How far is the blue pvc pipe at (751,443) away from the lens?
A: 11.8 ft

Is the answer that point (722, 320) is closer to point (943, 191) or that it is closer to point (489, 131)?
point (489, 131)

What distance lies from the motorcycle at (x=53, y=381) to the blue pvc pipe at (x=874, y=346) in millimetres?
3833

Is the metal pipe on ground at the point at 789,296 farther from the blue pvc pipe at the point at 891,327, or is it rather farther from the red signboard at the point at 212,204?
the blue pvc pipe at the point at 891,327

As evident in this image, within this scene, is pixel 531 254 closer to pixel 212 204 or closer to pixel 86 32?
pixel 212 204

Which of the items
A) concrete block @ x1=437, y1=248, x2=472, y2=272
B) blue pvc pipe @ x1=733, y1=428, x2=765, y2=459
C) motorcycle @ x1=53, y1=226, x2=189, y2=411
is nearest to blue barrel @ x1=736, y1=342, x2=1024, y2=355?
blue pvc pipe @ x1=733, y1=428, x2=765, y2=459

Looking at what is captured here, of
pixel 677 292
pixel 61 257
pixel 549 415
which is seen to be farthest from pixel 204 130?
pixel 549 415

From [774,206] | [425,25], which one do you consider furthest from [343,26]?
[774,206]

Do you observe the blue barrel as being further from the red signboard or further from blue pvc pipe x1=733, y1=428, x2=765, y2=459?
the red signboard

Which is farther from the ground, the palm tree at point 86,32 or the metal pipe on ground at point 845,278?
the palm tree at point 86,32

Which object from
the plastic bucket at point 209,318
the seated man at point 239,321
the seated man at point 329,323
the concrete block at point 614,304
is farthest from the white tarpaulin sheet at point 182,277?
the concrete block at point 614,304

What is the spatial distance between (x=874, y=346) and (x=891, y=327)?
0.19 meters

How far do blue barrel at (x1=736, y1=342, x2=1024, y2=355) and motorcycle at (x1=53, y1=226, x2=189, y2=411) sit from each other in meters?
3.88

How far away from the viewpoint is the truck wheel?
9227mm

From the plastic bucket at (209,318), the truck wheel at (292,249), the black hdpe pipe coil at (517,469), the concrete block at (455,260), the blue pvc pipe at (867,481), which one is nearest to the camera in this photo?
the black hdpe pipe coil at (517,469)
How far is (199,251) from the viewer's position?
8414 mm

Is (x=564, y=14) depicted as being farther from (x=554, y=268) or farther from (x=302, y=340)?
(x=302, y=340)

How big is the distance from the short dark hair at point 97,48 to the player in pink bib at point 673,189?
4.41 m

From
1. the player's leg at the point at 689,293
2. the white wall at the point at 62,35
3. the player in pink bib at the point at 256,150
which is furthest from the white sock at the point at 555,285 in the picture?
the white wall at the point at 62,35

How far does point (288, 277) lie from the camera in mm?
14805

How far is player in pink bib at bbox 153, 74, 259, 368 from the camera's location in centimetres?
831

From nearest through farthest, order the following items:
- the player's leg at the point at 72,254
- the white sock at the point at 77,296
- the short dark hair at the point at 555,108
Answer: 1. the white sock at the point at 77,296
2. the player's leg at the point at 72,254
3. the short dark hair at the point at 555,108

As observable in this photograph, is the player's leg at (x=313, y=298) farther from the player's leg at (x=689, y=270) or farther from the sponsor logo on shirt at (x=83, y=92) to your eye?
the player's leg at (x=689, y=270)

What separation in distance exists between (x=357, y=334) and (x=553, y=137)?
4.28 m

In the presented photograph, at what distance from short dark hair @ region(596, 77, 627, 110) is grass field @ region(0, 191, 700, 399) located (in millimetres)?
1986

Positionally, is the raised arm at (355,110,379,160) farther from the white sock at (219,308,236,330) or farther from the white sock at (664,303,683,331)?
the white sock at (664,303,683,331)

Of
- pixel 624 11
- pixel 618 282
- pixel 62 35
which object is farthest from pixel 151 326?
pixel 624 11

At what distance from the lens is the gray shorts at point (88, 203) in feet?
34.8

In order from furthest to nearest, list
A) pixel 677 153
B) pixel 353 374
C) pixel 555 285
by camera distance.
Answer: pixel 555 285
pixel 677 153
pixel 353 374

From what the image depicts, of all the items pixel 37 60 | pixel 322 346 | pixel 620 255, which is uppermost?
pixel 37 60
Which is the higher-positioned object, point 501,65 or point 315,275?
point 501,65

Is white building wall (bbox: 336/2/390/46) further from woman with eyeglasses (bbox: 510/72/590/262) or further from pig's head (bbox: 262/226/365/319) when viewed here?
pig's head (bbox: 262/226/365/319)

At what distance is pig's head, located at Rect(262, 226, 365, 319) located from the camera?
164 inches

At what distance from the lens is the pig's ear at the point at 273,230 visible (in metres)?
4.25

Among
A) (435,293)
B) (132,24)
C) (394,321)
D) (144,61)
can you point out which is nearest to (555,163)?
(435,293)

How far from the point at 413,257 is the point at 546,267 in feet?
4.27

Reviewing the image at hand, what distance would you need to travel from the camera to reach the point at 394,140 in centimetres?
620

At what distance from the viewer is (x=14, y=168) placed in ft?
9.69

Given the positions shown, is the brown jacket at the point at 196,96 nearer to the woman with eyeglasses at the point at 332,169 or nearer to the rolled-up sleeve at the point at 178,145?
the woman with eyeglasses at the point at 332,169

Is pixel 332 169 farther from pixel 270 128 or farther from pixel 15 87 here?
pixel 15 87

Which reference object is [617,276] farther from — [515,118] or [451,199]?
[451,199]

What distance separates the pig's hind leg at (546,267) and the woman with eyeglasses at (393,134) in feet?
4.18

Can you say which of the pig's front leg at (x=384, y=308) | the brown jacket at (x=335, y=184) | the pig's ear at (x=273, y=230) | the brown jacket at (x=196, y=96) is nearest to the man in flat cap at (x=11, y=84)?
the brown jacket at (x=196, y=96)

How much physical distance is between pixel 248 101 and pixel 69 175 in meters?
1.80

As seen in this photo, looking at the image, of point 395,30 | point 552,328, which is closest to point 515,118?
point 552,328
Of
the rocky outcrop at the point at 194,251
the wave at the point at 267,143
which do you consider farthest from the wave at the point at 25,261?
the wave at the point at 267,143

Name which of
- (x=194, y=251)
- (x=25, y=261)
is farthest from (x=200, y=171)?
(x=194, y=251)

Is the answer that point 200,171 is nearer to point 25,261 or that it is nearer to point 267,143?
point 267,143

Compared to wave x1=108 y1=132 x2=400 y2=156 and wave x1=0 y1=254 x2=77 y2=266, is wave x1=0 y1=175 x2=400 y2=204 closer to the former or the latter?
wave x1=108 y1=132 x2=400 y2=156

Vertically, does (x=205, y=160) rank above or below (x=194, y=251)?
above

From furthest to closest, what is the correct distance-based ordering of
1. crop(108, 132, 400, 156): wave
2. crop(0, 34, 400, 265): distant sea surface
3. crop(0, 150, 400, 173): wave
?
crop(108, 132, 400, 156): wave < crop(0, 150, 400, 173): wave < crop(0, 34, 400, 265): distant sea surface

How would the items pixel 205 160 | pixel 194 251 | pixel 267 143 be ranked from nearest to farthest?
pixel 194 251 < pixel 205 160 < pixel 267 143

------------------------------

■ Objective
Please reproduce all of the material above, substituting "sitting man" for every "seated man" and leaving everything else unchanged.

■ Written reply
How far is the blue pvc pipe at (751,443) away from the lens?
A: 11.8 ft

Is the answer that point (722, 320) is closer to point (943, 191) or that it is closer to point (489, 131)?
point (489, 131)

What distance lies from the motorcycle at (x=53, y=381) to the blue pvc pipe at (x=874, y=346) in millimetres?
3833

Is the metal pipe on ground at the point at 789,296 farther from the blue pvc pipe at the point at 891,327, or is it rather farther from the red signboard at the point at 212,204?
the blue pvc pipe at the point at 891,327

As evident in this image, within this scene, is pixel 531 254 closer to pixel 212 204 or closer to pixel 86 32?
pixel 212 204

Which of the items
A) concrete block @ x1=437, y1=248, x2=472, y2=272
B) blue pvc pipe @ x1=733, y1=428, x2=765, y2=459
C) motorcycle @ x1=53, y1=226, x2=189, y2=411
is nearest to blue barrel @ x1=736, y1=342, x2=1024, y2=355?
blue pvc pipe @ x1=733, y1=428, x2=765, y2=459

Looking at what is captured here, of
pixel 677 292
pixel 61 257
pixel 549 415
which is seen to be farthest from pixel 204 130?
pixel 549 415

From [774,206] | [425,25], which one do you consider furthest from [343,26]?
[774,206]

Do you observe the blue barrel as being further from the red signboard or further from blue pvc pipe x1=733, y1=428, x2=765, y2=459?
the red signboard

Which is farther from the ground, the palm tree at point 86,32 or the metal pipe on ground at point 845,278?
the palm tree at point 86,32

Which object from
the plastic bucket at point 209,318
the sitting man at point 239,321
the sitting man at point 329,323
the concrete block at point 614,304
is farthest from the white tarpaulin sheet at point 182,277?
the concrete block at point 614,304

What is the spatial distance between (x=874, y=346) and (x=891, y=327)?
0.19 meters

How far do blue barrel at (x1=736, y1=342, x2=1024, y2=355) and motorcycle at (x1=53, y1=226, x2=189, y2=411) sit from each other in meters?
3.88

How far away from the viewpoint is the truck wheel?
9227mm

From the plastic bucket at (209,318), the truck wheel at (292,249), the black hdpe pipe coil at (517,469), the concrete block at (455,260), the blue pvc pipe at (867,481), which one is nearest to the camera in this photo?
the black hdpe pipe coil at (517,469)
How far is (199,251) from the viewer's position?
8414 mm

Is (x=564, y=14) depicted as being farther from (x=554, y=268) or farther from (x=302, y=340)?
(x=302, y=340)

How big is the distance from the short dark hair at point 97,48 to the player in pink bib at point 673,189?
4.41 m

From
1. the player's leg at the point at 689,293
2. the white wall at the point at 62,35
3. the player in pink bib at the point at 256,150
which is furthest from the white sock at the point at 555,285 in the picture?
the white wall at the point at 62,35

How far does point (288, 277) lie from the camera in mm?
14805

How far is player in pink bib at bbox 153, 74, 259, 368 from the camera's location in centimetres?
831

From nearest through farthest, order the following items:
- the player's leg at the point at 72,254
- the white sock at the point at 77,296
- the short dark hair at the point at 555,108
Answer: 1. the white sock at the point at 77,296
2. the player's leg at the point at 72,254
3. the short dark hair at the point at 555,108

As observable in this photograph, is the player's leg at (x=313, y=298) farther from the player's leg at (x=689, y=270) or farther from the sponsor logo on shirt at (x=83, y=92) to your eye?
the player's leg at (x=689, y=270)

What separation in distance exists between (x=357, y=334) and (x=553, y=137)?
4.28 m

In the presented photograph, at what distance from short dark hair @ region(596, 77, 627, 110) is grass field @ region(0, 191, 700, 399) located (in millimetres)?
1986

Positionally, is the raised arm at (355,110,379,160) farther from the white sock at (219,308,236,330) or farther from the white sock at (664,303,683,331)?
the white sock at (664,303,683,331)

Of
- pixel 624 11
- pixel 618 282
- pixel 62 35
which object is farthest from pixel 151 326?
pixel 624 11

At what distance from the lens is the gray shorts at point (88, 203) in feet?
34.8

In order from furthest to nearest, list
A) pixel 677 153
B) pixel 353 374
C) pixel 555 285
by camera distance.
Answer: pixel 555 285
pixel 677 153
pixel 353 374

From what the image depicts, of all the items pixel 37 60 | pixel 322 346 | pixel 620 255, which is uppermost?
pixel 37 60
Which is the higher-positioned object, point 501,65 or point 315,275?
point 501,65

Is white building wall (bbox: 336/2/390/46) further from woman with eyeglasses (bbox: 510/72/590/262) or further from pig's head (bbox: 262/226/365/319) when viewed here?
pig's head (bbox: 262/226/365/319)

At what distance is pig's head, located at Rect(262, 226, 365, 319) located from the camera?
164 inches

At what distance from the lens is the pig's ear at the point at 273,230 visible (in metres)?
4.25

Among
A) (435,293)
B) (132,24)
C) (394,321)
D) (144,61)
can you point out which is nearest to (555,163)?
(435,293)

How far from the point at 413,257 is the point at 546,267 in feet?
4.27

Reviewing the image at hand, what distance would you need to travel from the camera to reach the point at 394,140 in centimetres?
620

At what distance from the viewer is (x=14, y=168) placed in ft?
9.69

Given the positions shown, is the brown jacket at the point at 196,96 nearer to the woman with eyeglasses at the point at 332,169 or nearer to the rolled-up sleeve at the point at 178,145?
the woman with eyeglasses at the point at 332,169

Is pixel 332 169 farther from pixel 270 128 or farther from pixel 15 87 here?
pixel 15 87

Which reference object is [617,276] farther from — [515,118] or [451,199]?
[451,199]

What distance separates the pig's hind leg at (546,267) and the woman with eyeglasses at (393,134) in feet?
4.18

Can you say which of the pig's front leg at (x=384, y=308) | the brown jacket at (x=335, y=184) | the pig's ear at (x=273, y=230) | the brown jacket at (x=196, y=96) is nearest to the man in flat cap at (x=11, y=84)?
the brown jacket at (x=196, y=96)

How much physical distance is between pixel 248 101 and pixel 69 175 in meters?
1.80

As seen in this photo, looking at the image, of point 395,30 | point 552,328, which is closest to point 515,118?
point 552,328
Of
the rocky outcrop at the point at 194,251
the wave at the point at 267,143
which do you consider farthest from the wave at the point at 25,261?
the wave at the point at 267,143

Name which of
- (x=194, y=251)
- (x=25, y=261)
is farthest from (x=200, y=171)?
(x=194, y=251)

Is the answer that point 200,171 is nearer to point 25,261 or that it is nearer to point 267,143?
point 267,143

Compared to wave x1=108 y1=132 x2=400 y2=156 and wave x1=0 y1=254 x2=77 y2=266, is wave x1=0 y1=175 x2=400 y2=204 closer to the former or the latter?
wave x1=108 y1=132 x2=400 y2=156

Vertically, does (x=205, y=160) rank above or below (x=194, y=251)?
above

From furthest to closest, what is the correct distance-based ordering of
1. crop(108, 132, 400, 156): wave
2. crop(0, 34, 400, 265): distant sea surface
3. crop(0, 150, 400, 173): wave
?
crop(108, 132, 400, 156): wave < crop(0, 150, 400, 173): wave < crop(0, 34, 400, 265): distant sea surface

How would the items pixel 205 160 | pixel 194 251 | pixel 267 143 be ranked from nearest to farthest?
pixel 194 251 < pixel 205 160 < pixel 267 143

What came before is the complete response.